Binoy Bhanujan
Binoy Bhanujan

Reputation: 243

How to implement case sensitive search in elasticsearch?

I have a field in my indexed documents where i need to search with case being sensitive. I am using the match query to fetch the results. An example of my data document is :

{
  "name" : "binoy",
  "age" : 26,
  "country": "India"
}

Now when I give the following query:

{
  “query” : {
    “match” : {
      “name” : “Binoy"
    }
  }
}

It gives me a match for "binoy" against "Binoy". I want the search to be case sensitive. It seems by default,elasticsearch seems to go with case being insensitive. How to make the search case sensitive in elasticsearch?

Upvotes: 15

Views: 25454

Answers (4)

Andrej Maya
Andrej Maya

Reputation: 121

Here is the full index template which worked for my ElasticSearch 5.6:

{
  "template": "logstash-*",
  "settings": {
     "analysis" : {
         "analyzer" : {
             "case_sensitive" : {
                 "type" : "custom",
                 "tokenizer":    "standard",
                 "filter": ["stop", "porter_stem" ]                    
             }
         }
     },        
     "number_of_shards": 5,
     "number_of_replicas": 1      
  },      
  "mappings": {
   "fluentd": {
     "properties": {
       "message": {
         "type": "text",
         "fields": {
           "case_sensitive": { 
             "type": "text",
             "analyzer": "case_sensitive"
           }
         }          
       }
     }
   }
  }
}

As you see, the logs are coming from FluentD and are saved into a timebased index logstash-*. To make sure, I can still execute wildcard queries on the message filed, I put a multi-field mapping on that field. Wildcard/analyzed queries can be done on message field and the case sensitive one on the message.case_sensitive field.

Upvotes: 0

Vineeth Mohan
Vineeth Mohan

Reputation: 19253

In the mapping you can define the field as not_analyzed.
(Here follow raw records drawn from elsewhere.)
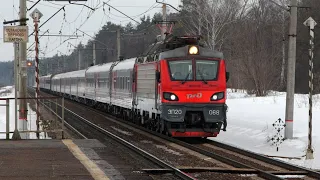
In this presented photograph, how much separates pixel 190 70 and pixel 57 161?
6.95 metres

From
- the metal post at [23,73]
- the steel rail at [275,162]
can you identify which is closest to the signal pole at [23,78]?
the metal post at [23,73]

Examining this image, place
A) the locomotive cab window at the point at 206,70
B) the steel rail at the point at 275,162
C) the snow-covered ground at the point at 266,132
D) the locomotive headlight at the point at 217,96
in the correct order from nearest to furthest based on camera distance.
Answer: the steel rail at the point at 275,162
the snow-covered ground at the point at 266,132
the locomotive headlight at the point at 217,96
the locomotive cab window at the point at 206,70

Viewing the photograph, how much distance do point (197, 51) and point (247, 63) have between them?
2317 centimetres

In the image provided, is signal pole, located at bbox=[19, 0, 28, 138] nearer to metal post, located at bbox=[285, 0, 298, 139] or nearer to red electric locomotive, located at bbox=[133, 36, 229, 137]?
red electric locomotive, located at bbox=[133, 36, 229, 137]

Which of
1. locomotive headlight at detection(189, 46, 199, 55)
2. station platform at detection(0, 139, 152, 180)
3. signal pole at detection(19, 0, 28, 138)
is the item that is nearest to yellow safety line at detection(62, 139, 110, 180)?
station platform at detection(0, 139, 152, 180)

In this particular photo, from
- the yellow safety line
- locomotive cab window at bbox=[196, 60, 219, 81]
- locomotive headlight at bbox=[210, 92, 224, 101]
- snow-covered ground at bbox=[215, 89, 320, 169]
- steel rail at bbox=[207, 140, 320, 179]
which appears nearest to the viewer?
the yellow safety line

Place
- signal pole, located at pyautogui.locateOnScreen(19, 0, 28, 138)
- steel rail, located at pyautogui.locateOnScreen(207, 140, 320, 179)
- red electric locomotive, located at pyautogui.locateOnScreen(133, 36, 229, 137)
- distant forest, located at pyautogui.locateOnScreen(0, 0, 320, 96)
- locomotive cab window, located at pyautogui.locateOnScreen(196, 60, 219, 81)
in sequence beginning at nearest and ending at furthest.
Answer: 1. steel rail, located at pyautogui.locateOnScreen(207, 140, 320, 179)
2. red electric locomotive, located at pyautogui.locateOnScreen(133, 36, 229, 137)
3. locomotive cab window, located at pyautogui.locateOnScreen(196, 60, 219, 81)
4. signal pole, located at pyautogui.locateOnScreen(19, 0, 28, 138)
5. distant forest, located at pyautogui.locateOnScreen(0, 0, 320, 96)

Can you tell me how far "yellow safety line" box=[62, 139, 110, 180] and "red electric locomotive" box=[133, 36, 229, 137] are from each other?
3715 mm

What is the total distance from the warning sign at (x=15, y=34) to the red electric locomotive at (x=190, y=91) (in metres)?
4.44

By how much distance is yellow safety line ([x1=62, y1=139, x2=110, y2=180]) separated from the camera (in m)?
9.19

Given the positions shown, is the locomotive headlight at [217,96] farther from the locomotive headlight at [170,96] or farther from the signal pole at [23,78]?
the signal pole at [23,78]

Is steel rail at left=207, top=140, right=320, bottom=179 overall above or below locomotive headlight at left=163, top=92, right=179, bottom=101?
below

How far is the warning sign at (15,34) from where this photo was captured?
14305mm

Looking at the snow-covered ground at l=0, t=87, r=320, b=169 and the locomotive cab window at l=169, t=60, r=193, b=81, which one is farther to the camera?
the locomotive cab window at l=169, t=60, r=193, b=81
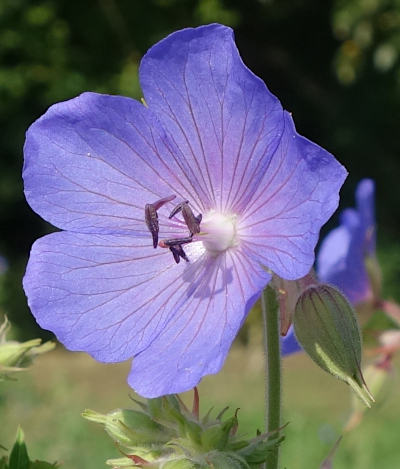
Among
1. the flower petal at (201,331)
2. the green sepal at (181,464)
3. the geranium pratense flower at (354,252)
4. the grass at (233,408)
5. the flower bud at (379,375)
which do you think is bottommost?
the grass at (233,408)

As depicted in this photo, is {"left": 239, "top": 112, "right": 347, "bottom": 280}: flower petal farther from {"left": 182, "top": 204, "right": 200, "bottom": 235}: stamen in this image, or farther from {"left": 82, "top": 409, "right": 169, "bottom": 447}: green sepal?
{"left": 82, "top": 409, "right": 169, "bottom": 447}: green sepal

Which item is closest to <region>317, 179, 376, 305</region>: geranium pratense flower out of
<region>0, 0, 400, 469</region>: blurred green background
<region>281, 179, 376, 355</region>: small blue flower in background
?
<region>281, 179, 376, 355</region>: small blue flower in background

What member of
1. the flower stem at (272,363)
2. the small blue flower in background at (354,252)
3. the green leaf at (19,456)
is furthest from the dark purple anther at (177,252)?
the small blue flower in background at (354,252)

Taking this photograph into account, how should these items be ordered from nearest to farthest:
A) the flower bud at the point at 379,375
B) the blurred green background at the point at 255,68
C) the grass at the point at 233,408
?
the flower bud at the point at 379,375, the grass at the point at 233,408, the blurred green background at the point at 255,68

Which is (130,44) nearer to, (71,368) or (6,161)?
(6,161)

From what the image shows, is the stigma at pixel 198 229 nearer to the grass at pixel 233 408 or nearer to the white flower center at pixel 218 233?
the white flower center at pixel 218 233

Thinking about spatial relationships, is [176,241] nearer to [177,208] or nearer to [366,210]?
[177,208]

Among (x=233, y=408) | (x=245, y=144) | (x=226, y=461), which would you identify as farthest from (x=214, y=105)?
(x=233, y=408)
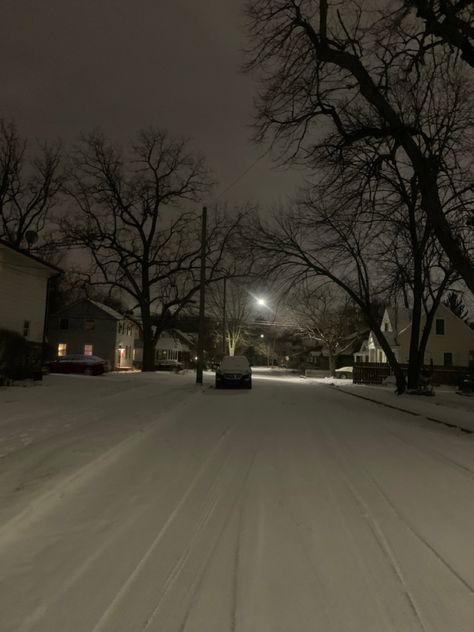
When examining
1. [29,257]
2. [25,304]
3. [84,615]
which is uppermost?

curl -X PUT "http://localhost:9200/sample" -d '{
  "index": {
    "number_of_shards": 1,
    "number_of_replicas": 1
  }
}'

echo
curl -X PUT "http://localhost:9200/sample/data/_mapping" -d '{
  "data": {
    "properties": {
      "name": {
        "type": "string",
        "index": "not_analyzed"
      }
    }
  }
}'

Now if you can do normal index and do normal search , it wont analyze it and make sure it deliver case insensitive search.

Upvotes: 8

Prabin Meitei
Prabin Meitei

Reputation: 2000

It depends on the mapping you have defined for you field name. If you haven't defined any mapping then elasticsearch will treat it as string and use the standard analyzer (which lower-cases the tokens) to generate tokens. Your query will also use the same analyzer for search hence matching is done by lower-casing the input. That's why "Binoy" matches "binoy"

To solve it you can define a custom analyzer without lowercase filter and use it for your field name. You can define the analyzer as below

"analyzer": {
                "casesensitive_text": {
                    "type":         "custom",
                    "tokenizer":    "standard",
                    "filter": ["stop", "porter_stem" ]
                }
            }

You can define the mapping for name as below

"name": {
    "type": "string", 
    "analyzer": "casesensitive_text"
}

Now you can do the the search on name.

note: the analyzer above is for example purpose. You may need to change it as per your needs

Upvotes: 6

Andrei Stefan
Andrei Stefan

Reputation: 52368

Have your mapping like:

PUT /whatever
{
  "settings": {
    "analysis": {
      "analyzer": {
        "mine": {
          "type": "custom",
          "tokenizer": "standard"
        }
      }
    }
  },
  "mappings": {
    "type": {
      "properties": {
        "name": {
          "type": "string",
          "analyzer": "mine"
        }
      }
    }
  }
}

meaning, no lowercase filter for that custom analyzer.